Here is the abstract:
This Comment addresses a persistent and under examined feature of federal Indian law: the adjudication of tribal rights without tribal participation. From the Marshall Trilogy to present day disputes, the rules of access to U.S. courts have repeatedly excluded tribes from cases that define their property and jurisdiction. The procedural barriers that facilitate this, including representation by the United States of tribal interests and the complete lack of tribal notice and intervention rights in Indian country criminal cases, are not relics of a bygone era. They continue to shape foundational Indian law decisions today.

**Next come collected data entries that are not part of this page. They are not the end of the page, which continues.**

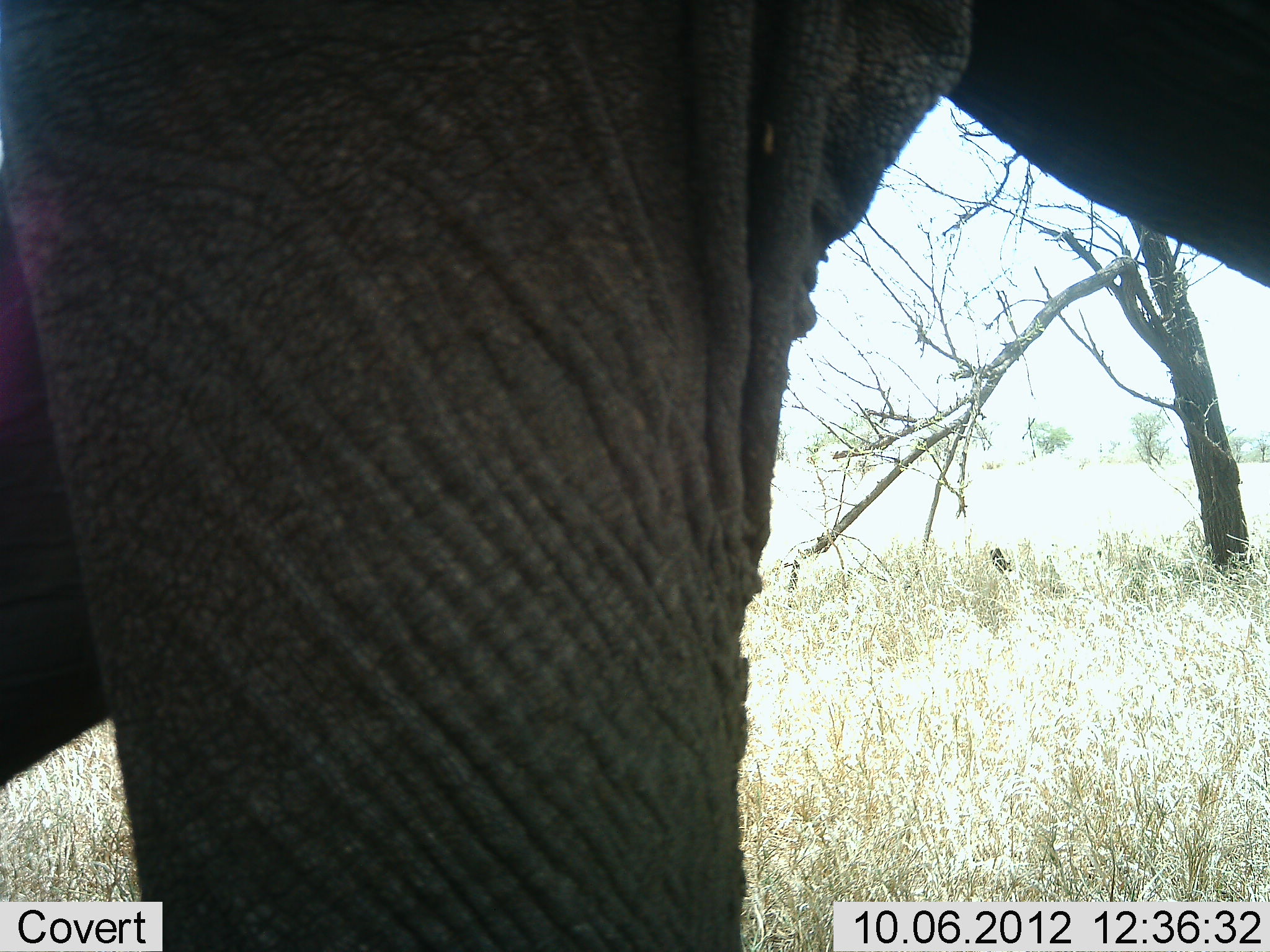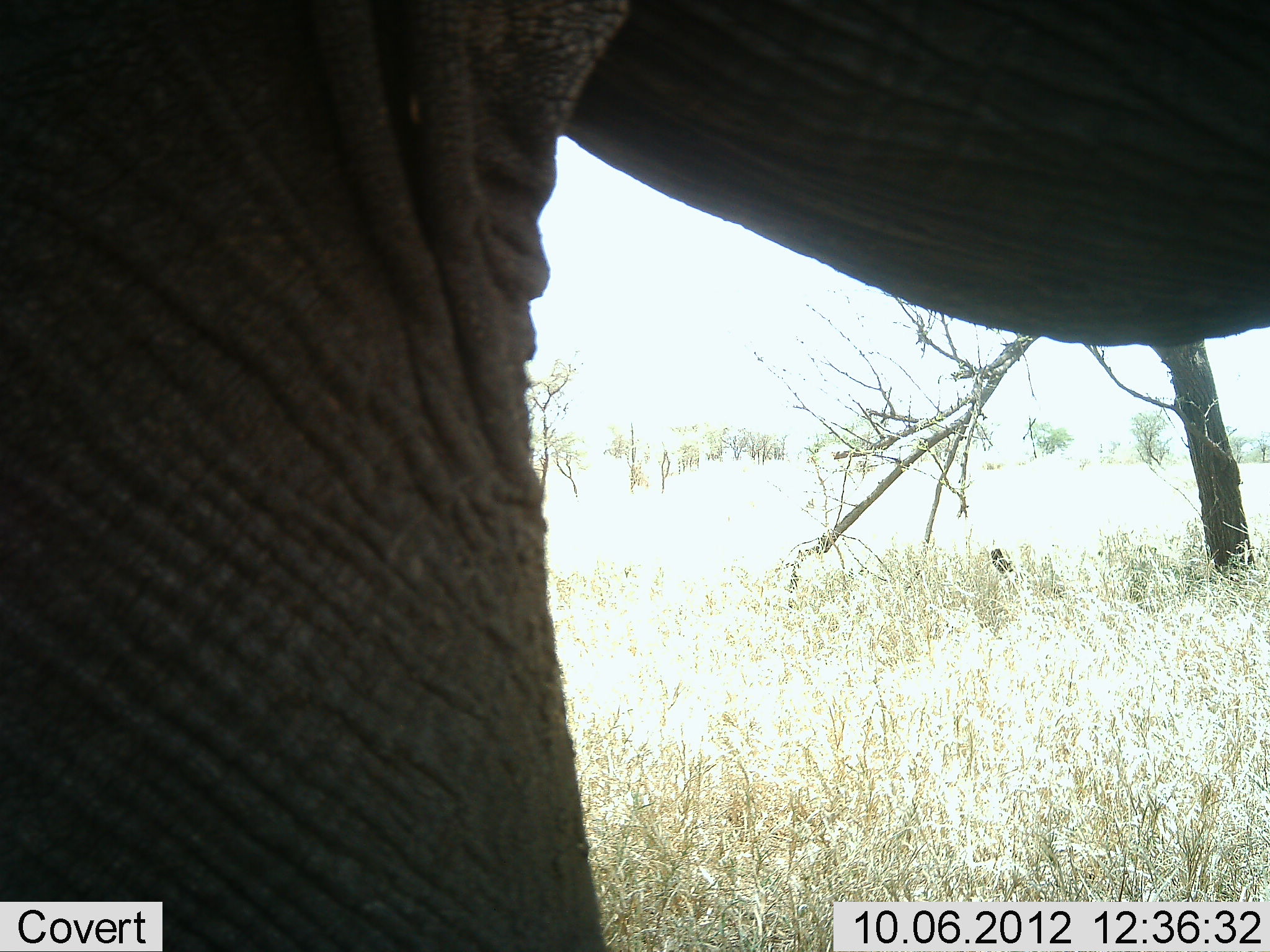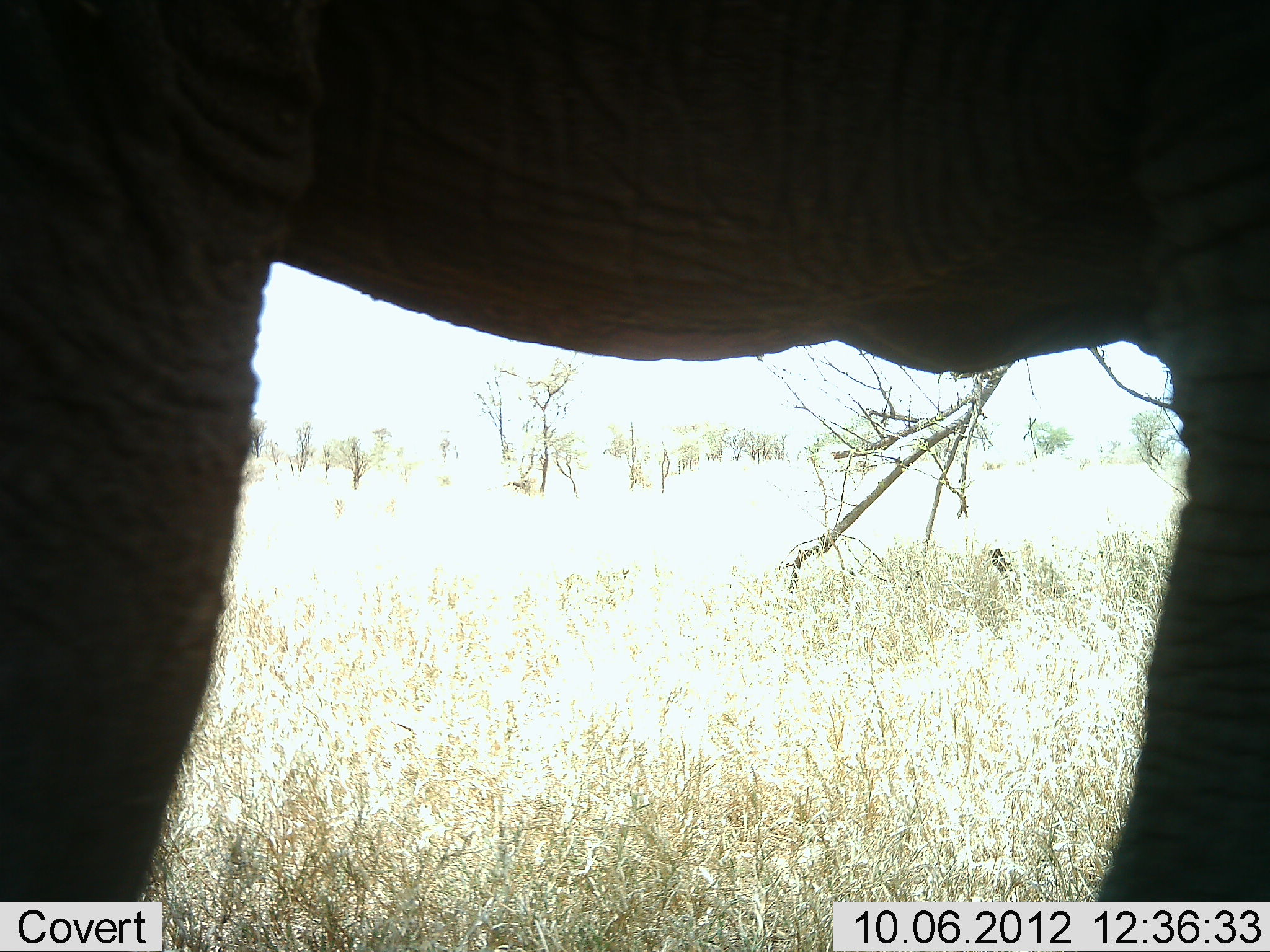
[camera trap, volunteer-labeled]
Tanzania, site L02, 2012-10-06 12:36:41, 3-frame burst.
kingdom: Animalia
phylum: Chordata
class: Mammalia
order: Proboscidea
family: Elephantidae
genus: Loxodonta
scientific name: Loxodonta africana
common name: african bush elephant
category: elephant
Elephant (african bush elephant) (Loxodonta africana), count 1. Behavior (volunteer vote fractions): standing 10%, resting 0%, moving 90%, interacting 0%. Young present (vote fraction): 0%. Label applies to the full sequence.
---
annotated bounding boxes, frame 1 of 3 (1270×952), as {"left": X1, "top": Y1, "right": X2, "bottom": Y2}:
animal: {"left": 1, "top": 1, "right": 1269, "bottom": 952}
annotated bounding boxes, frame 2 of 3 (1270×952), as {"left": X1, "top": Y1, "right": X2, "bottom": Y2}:
animal: {"left": 1, "top": 1, "right": 1270, "bottom": 952}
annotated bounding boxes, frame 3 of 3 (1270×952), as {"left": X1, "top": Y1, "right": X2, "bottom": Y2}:
animal: {"left": 1, "top": 1, "right": 1269, "bottom": 952}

This exclusion is unjust and destabilizing. When the United States purports to represent tribal interests while pursuing its own, tribes are silenced and later barred from relitigating outcomes that fail to reflect their needs. In criminal cases, Indian defendants may raise tribal jurisdiction to contest state authority while the tribe whose jurisdiction is contested remains unaware of the proceeding and unable to intervene. The already existential consequences of this system are worsened by denying tribal governments a right of action under §1983 to affirmatively challenge violations of their members’ rights. As a result, courts are often deprived of the expertise of the sovereigns most affected by their rulings and the deprivation of the rights of Native peoples is streamlined. This Comment contributes to the literature by emphasizing procedure as a central battleground of tribal sovereignty and concomitantly, Native cultural survival.
The Comment proceeds in three parts: it traces the history of tribal exclusion from courtrooms, identifies modern hurdles to tribal participation, and proposes reforms drawing on the Indian Child Welfare Act as a model. These reforms would not decolonize the courts, but they would help civilize their procedures.